Even though we might believe that we had a ‘normal’ childhood, most children experience some form of ‘adverse childhood experiences’ (aka ACE’s). Whether it was emotionally unavailable or controlling (e.g., everything had to be ‘fine’) parents, a chaotic household (due to addiction, mental illness, depression, anxiety, domestic violence, or divorce), neglect or abuse, children are affected. But how?
Regardless of the adversity, the developing brain takes the hit, and the immediate and long-lasting emotional, psychological and even spiritual wounds follow us into adulthood, impacting how we make choices and behave. Many people, even those with traumatic backgrounds, do not fully see the connection between past experiences and current behaviours, body symptoms and suffering. Time does not heal the pain.
As psychoanalyst Carl G. Jung noted, the enduring emotional impact of childhood wounding “remains hidden all along from the [person], so that not reaching consciousness, the emotion never wears itself out, it is never used up.” Where does it go?
The intense feelings of anger, helplessness and shame along with horrific memories of adversity are overwhelming for the child. Unable to process the emotions they get stored in the body and can lead to symptoms such as depression, anxiety, panic attacks, alcohol and drug dependency, relationship dysfunction, and the increased risk for serious and chronic circulatory, digestive, musculoskeletal, respiratory and infectious diseases.
On a neurological level, studies show specific changes in the brains of traumatized individuals. These changes correspond with noticeable inabilities to process feelings and to self-reflect, inhibit creative capacities and alter one’s sense of identity and worth.

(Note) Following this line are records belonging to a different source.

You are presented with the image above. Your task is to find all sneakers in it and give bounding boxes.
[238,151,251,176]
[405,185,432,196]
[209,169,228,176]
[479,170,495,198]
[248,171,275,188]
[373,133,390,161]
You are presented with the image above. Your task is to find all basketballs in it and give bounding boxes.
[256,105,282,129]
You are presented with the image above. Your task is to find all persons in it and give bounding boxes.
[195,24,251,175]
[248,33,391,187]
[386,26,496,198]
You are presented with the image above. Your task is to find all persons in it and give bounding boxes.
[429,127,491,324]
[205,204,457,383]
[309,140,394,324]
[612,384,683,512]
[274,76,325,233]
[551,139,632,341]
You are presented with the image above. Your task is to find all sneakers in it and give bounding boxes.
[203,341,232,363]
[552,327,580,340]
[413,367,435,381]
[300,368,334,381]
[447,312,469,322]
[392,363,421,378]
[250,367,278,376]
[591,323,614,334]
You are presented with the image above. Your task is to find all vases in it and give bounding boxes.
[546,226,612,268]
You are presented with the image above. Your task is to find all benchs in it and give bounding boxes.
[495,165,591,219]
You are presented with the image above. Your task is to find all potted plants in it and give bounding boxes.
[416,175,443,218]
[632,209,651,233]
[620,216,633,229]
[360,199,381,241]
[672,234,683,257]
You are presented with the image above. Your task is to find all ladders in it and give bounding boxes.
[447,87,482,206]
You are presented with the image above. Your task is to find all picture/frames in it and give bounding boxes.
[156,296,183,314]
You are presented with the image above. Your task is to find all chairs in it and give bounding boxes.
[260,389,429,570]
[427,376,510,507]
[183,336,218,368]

Think of the negative and denigrating messages we tell ourselves throughout the day. For the most part, we were not born with these thoughts. It is through one-time traumatic or chronic negative experiences that children integrate untrue beliefs about themselves (e.g., “I am stupid, worthless, unlovable, etc.”). These negative and false cognitions continue to haunt us well into adulthood.
The memories, including images, sounds, tastes, touch and smells, are often stored in our implicit or unconscious memories and can surface later when triggered by similar stimuli. Memories can also be recalled symbolically in dreams and in deeply relaxed states (e.g., EMDR psychotherapy) where unconscious material can surface.
In order to aid the healing of our wounds, we must be open to revisit the stored pain in order for our wounded inner child to share his/her full experiences and feelings. With our older, wiser self listening, we can compassionately teach the truths about what happened, that we were not to blame, and that we are lovable, worthy, and good enough.